Во время войны часто в памяти остается изуродованное тело друга или близкого родственника. Человек просит: «Помоги забыть». На что необходимо сразу же сделать рефрейминг: «Память - прекрасное свойство человеческой души. Только помнить можно по-разному. Ты хочешь вспоминать о близком тебе человеке так, чтобы ему от этого было хорошо там, а тебе - здесь? Мы это сделаем, но работать будешь ты».

Сначала ушедшего надо похоронить, потому что, очевидно, на уровне бессознательного этого еще не сделано. Клиент сам выбирает место для могилы (лес, поле, берег моря). Пейзаж должен быть очень спокойным. Клиент окружает могилу по своему усмотрению: деревья, птицы, цветы, время года. Похоронили. Затем предлагаем ему увидеть ушедшего таким, каким тот был при жизни, в привычной обстановке, за привычным делом (мытье посуды, рубка дров). В этот момент обычно наблюдается бурная эмоциональная реакция. Ничего, пусть, до буйства никогда не доходило. Психолог контролирует ситуацию, следит за происходящим, возможно, мягко поглаживает пациента по спине. Когда основные эмоции изольются, говорим клиенту, что сейчас у него есть возможность сказать близкому человеку, вслух или про себя, все, что он чувствует к нему и в связи с его уходом. Часто при этом завязывается диалог, ушедший начинает отвечать, причем ни разу не было случая, чтобы он оттуда, где он сейчас, сказал что-нибудь «не то». Психолог дает диалогу спокойно течь, потихоньку направляя его и подводя к моменту ответственности живого перед ушедшим, которую первый готов на себя взять (это хорошая страховка от суицида): «Что ты можешь сделать, чтобы там ему было хорошо и спокойно?» Так, если погиб взрослый сын, мать берет на себя ответственность воспитывать его детей так, как это делал бы он. Часто ушедший дает понять, вербально или невербально, что ему это нравится. Потом посылаем ему ресурсы. И обязательно надо воплощать слова в конкретные образы. Например:

-    Что бы ты сейчас хотел ему туда послать вместе со своей любовью?

-    Вечность...

-   Вечность... В виде чего?

- В виде Млечного пути.

После этого нужно проводить близкого человека.
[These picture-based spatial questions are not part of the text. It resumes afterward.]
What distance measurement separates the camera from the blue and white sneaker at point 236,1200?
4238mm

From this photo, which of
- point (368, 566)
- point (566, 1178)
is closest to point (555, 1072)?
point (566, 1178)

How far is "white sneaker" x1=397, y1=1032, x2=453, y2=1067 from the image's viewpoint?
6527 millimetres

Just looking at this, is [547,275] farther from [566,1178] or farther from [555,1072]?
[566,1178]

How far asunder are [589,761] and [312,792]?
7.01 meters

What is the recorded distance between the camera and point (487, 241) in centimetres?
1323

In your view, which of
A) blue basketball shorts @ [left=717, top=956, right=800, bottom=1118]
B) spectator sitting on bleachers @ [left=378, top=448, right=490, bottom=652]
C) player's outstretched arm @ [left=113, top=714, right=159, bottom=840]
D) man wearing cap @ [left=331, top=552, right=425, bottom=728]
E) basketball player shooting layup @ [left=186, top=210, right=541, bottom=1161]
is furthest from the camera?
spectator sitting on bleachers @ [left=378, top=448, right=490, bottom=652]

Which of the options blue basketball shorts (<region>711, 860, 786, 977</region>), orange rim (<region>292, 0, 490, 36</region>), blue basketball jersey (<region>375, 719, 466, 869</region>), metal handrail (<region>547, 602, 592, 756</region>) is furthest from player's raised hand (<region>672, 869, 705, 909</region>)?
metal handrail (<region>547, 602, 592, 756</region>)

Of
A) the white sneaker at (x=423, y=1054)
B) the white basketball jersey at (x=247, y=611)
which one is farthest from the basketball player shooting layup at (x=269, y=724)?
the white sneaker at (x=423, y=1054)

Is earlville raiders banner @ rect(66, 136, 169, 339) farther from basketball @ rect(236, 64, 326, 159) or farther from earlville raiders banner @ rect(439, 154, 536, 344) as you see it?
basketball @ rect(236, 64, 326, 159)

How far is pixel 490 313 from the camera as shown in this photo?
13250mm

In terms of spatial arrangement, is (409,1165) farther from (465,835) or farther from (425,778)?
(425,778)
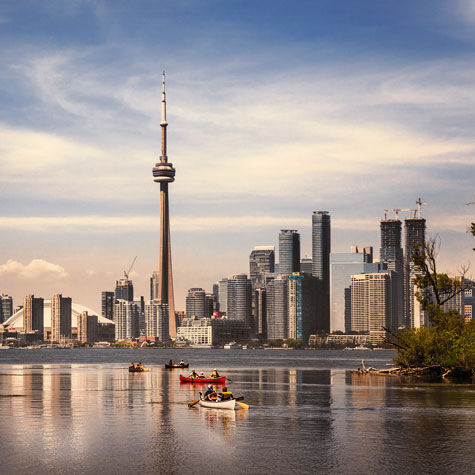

Обычно он уходит сам, но иногда надо мягко помочь клиенту отпустить его, используя пресубпозицию, подразумевающую уход: «Посвети ему вослед.Освети его путь.Свети ему, пока он еще нам отсюда виден.Когда он уходит, ты, наверное, начинаешь понимать или уже понял, что чем дальше он уходит, тем ближе он становится, как Бог, который, казалось бы, так далеко, и в то же время нет никого, Кто был бы к тебе ближе.»

Как такая работа влияет на поведение человека? Теперь, вспоминая о погибших, клиент видит не изуродованные трупы, как раньше, а голубое небо, звезды или белый свет, и говорит об этих близких людях, улыбаясь.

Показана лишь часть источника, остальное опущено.